▸ **REQUIRED ACTIONS**:
a) Restate the passage on Keynes's predictions, starting with "On this front, his" and going on through "anxiety is high.", swapping in "three-day workweek" wherever "15-hour workweek" appears.
b) According to the passage on Keynes's predictions, what length of workweek did Keynes believe humanity would gratefully embrace?

+++ TEXT SHOWN +++

On this front, his prediction was remarkably accurate. The period he was writing about is our own, and the industrialized world has delivered on his forecast. Since 1930, developed nations have seen their Gross Domestic Product increase by 4 to 8 times, achieving a standard of living that would have been unimaginable to his contemporaries [7].

Where Keynes erred was in his sociological prediction. He believed that, liberated from the need to work for survival, humanity would gratefully embrace a 15-hour workweek. We would dedicate ourselves to the "art of leisure," learning to live "wisely and agreeably and well". This leisure dividend never arrived. We still work, and for many, the hours are long and the anxiety is high.

The reasons for this are threefold. First, as analyzed by Robert and Edward Skidelsky, Keynes correctly identified that our absolute needs—those we feel regardless of others, like food and shelter—are finite and can be satisfied. But he overlooked the power of our relative needs—the desires we feel only because their satisfaction "lifts us above... our fellows". This drive for status, the insatiable human desire for social comparison, prevents us from ever feeling we have "enough."

The second reason is psychological: the vertigo of freedom. We are victims of what psychologist Barry Schwartz calls the "Paradox of Choice". In a pre-modern world, the range of possible actions for an individual was constrained by tradition, class, and geography. Today, the horizon of "possible lives" is effectively infinite. We can watch any movie, travel to any country, or learn any skill. But while our options have exploded, our time remains fixed. This creates a crushing Opportunity Cost of Time. As the sociologist Hartmut Rosa argues in his theory of "Social Acceleration," modern time scarcity is not a result of having too little time, but of the widening gap between the "world of possibilities" (which grows with technology) and the "world of actualization" (which remains bound by our biological lifespan). Every choice we make now carries the heavy weight of a thousand unchosen alternatives, creating a phantom sensation of loss that haunts even our leisure.[8][9]

The third reason is structural. This drive for status and novelty was harnessed to keep the 20th-century economic engine running long after its original purpose was complete. This has led to a fundamental shift in the nature of work itself. The long-term trend in all developed economies has been a massive structural shift in employment, away from agriculture and manufacturing and into a vast, nebulous category called "services" [10]. This sector, which now accounts for the majority of all employment globally, contains both socially vital jobs - nurses, teachers, sanitation workers - and a sprawling administrative superstructure.

This superstructure is often dismissed as "bullshit," but its origins are rooted in hard economic reality: the structural transformation of the economy. As automation drove the cost of manufacturing toward zero, labor was forced to migrate from high-productivity "making" sectors into low-productivity "service" sectors—a phenomenon known as Baumol's Cost Disease.

+++ SUPPLIED ENTRIES +++

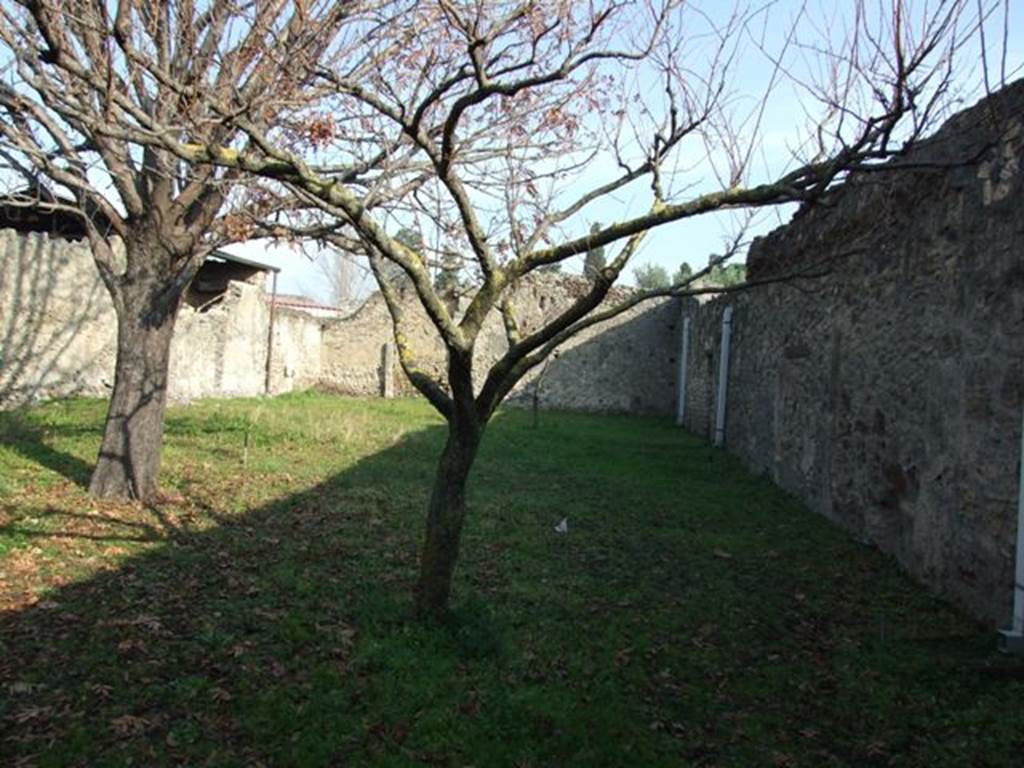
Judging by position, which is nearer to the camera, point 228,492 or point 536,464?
point 228,492

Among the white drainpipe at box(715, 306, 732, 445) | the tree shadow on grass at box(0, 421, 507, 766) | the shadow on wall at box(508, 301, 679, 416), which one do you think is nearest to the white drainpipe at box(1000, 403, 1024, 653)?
the tree shadow on grass at box(0, 421, 507, 766)

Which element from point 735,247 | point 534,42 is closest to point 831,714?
point 735,247

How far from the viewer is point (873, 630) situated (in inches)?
178

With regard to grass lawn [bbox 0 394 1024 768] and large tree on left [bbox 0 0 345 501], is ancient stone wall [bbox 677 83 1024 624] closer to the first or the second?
grass lawn [bbox 0 394 1024 768]

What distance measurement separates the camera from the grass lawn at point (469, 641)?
3.08 meters

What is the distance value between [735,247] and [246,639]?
322cm

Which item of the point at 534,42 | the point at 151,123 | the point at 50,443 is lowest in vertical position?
the point at 50,443

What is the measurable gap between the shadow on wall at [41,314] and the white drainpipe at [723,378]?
9.88m

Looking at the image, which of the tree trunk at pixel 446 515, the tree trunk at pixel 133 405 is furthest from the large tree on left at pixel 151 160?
the tree trunk at pixel 446 515

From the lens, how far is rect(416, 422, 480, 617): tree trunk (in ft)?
13.1

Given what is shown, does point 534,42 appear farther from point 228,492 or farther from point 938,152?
point 228,492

+++

▸ **ANSWERS FOR THE TASKS**:
a)
On this front, his prediction was remarkably accurate. The period he was writing about is our own, and the industrialized world has delivered on his forecast. Since 1930, developed nations have seen their Gross Domestic Product increase by 4 to 8 times, achieving a standard of living that would have been unimaginable to his contemporaries [7].

Where Keynes erred was in his sociological prediction. He believed that, liberated from the need to work for survival, humanity would gratefully embrace a three-day workweek. We would dedicate ourselves to the "art of leisure," learning to live "wisely and agreeably and well". This leisure dividend never arrived. We still work, and for many, the hours are long and the anxiety is high.

b) A 15-hour workweek.